Checkout lines are so 2017
Companies are looking to reinvent retail store operations by doing away with annoying wait times.
The days of the checkout line are numbered. That message reached many consumers this month with the opening of Amazon’s first checkout-less store, Amazon Go, in Seattle. But Amazon isn’t the only company looking to reinvent retail store operations by doing away with annoying wait times.
While Amazon was still putting the finishing touches on its automated store, 170 shoppers in London had already experienced an entirely new kind of retail experience thanks to IBM’s Instant Checkout system.
As part of a six-week trial at a Shell station convenience store starting in December, they were able to scan an entire bag’s worth of groceries in one go and pay with a tap of their phone—a process 15 times faster than a standard self-service checkout.

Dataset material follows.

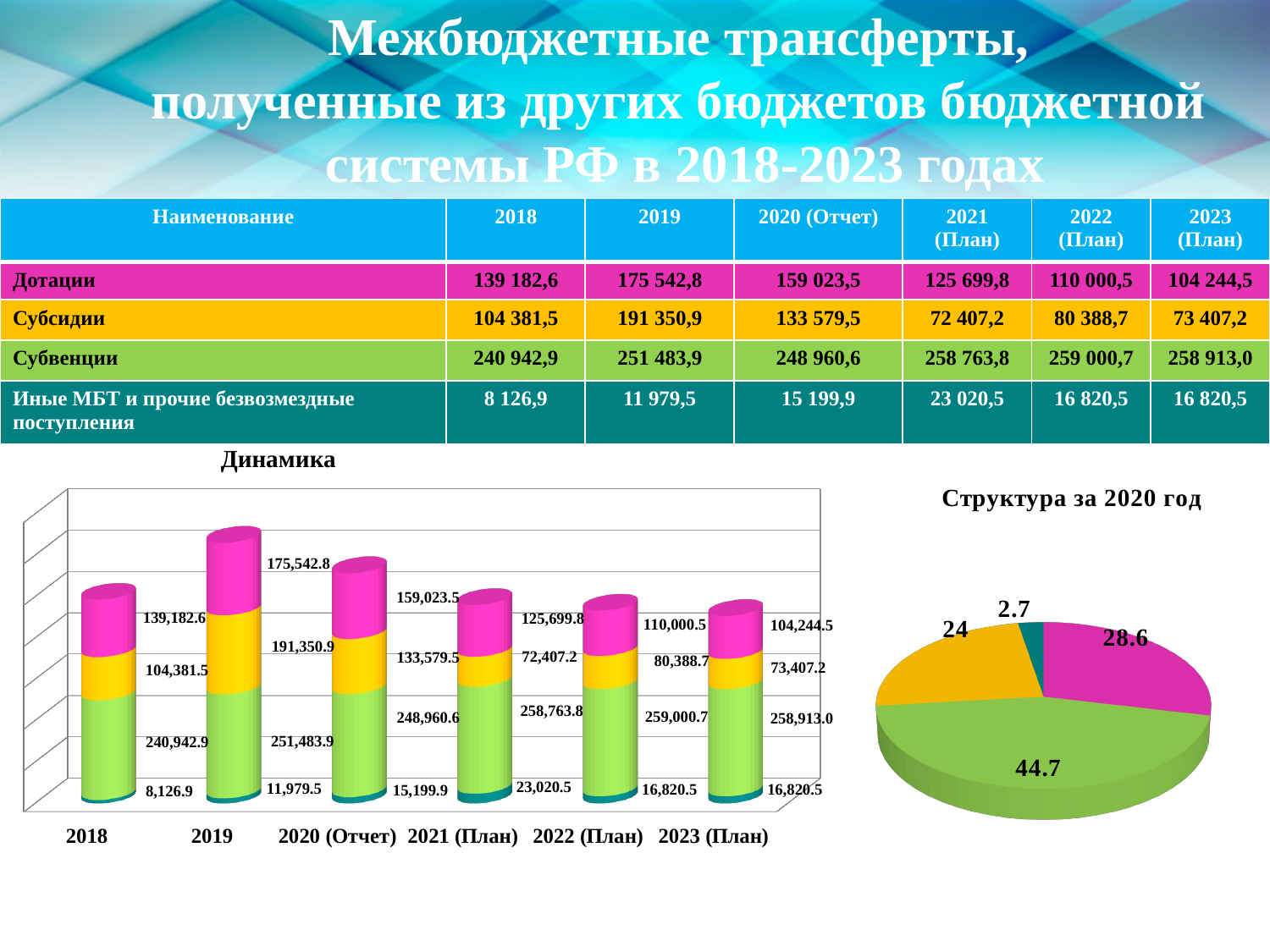
In the "Динамика" chart, what is the value of the pink (top) segment for 2019? 175,542.8 In the "Динамика" chart, what is the value of the green segment for 2022 (План)? 259,000.7 In the "Динамика" chart, what is the difference between the green segment values for 2021 (План) and 2020 (Отчет)? 9,803.2 In the "Динамика" chart, is the yellow segment larger in 2019 or in 2020 (Отчет)? 2019 In the "Динамика" chart, which year has the highest value for the pink (top) segment? 2019 In the "Структура за 2020 год" pie chart, what is the value of the largest slice? 44.7 In the "Структура за 2020 год" pie chart, what is the value of the smallest slice? 2.7 In the "Динамика" chart, how many years (categories) are shown on the x axis? 6 In the "Динамика" chart, which year has the lowest value for the teal (bottom) segment? 2018 What kind of chart is the "Динамика" chart? bar chart What kind of chart is the "Структура за 2020 год" chart? pie chart In the "Динамика" chart, what is the total of the stacked bar for 2018? 492,633.9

“We’ve got a lot of self-service in retail stores in the UK. I think there’s generally a frustration about what those experiences are like,” said Matt D. Boltwood, Associate Partner in the Industrial Sector with IBM Global Business Services.
The key to IBM’s experience is a revolutionary radio frequency identification (RFID) chip, which was placed on every product for sale in the Shell store. Unlike bar codes, which must be scanned individually, RFID chips can be read all at once and they can be deployed effectively on any product regardless of its material.
At Shell’s checkout, customers merely had to place their shopping bag on a kiosk’s scanning platform, open an app, and tap their phones on a reader to deduct the payment from their mobile wallet.
“Unlike other futurist concept stores where the goal is to eliminate the need for shop staff completely, the invention means that retail staff can spend their time engaging with customers and enhancing the in-store experience, rather than facilitating transactions and fixing self-checkout bedlam,” IBM inventor iX digital leader Lindsay Herbert wrote.
Today’s brick-and-mortar shoppers have higher expectations than ever before.
“When a consumer goes into a store, they go into that store with a laser focus. They know exactly what they want. So what consumers want these days is a quick, efficient, frictionless experience. What’s incumbent on retailers is to figure out how to provide that,” said National Retail Federation VP of Research Development and Industry Analysis Mark Mathews at an IBM panel earlier this month.
IBM Instant Checkout and Amazon Go are proof that seamless checkouts are key for many retailers’ approach to providing better customer experiences.
So what’s next for IBM’s store of the future? For the time being, Shell stores using IBM technology will have to tag all the products with RFID chips in stores themselves. But in an ideal future, Boltwood said, manufacturers would sell products with the chips already installed, making the process for retailers even easier.
As the system rolls out to more Shell stores in the UK, shoppers will see the technology’s impact largely at checkout. But store managers will see changes across multiple levels of the business.
With the data from universal RFID tags, Boltwood said, retailers could keep tabs on their entire inventory. They could be alerted when a product is about to expire and when shelves need to be replenished. They could also figure out where best to place items in a store depending on the time of day or the weather. And they could help prevent theft.
“What we’re looking at is the potential of this technology not only as an instant checkout but as a component of the connected store,” Boltwood said.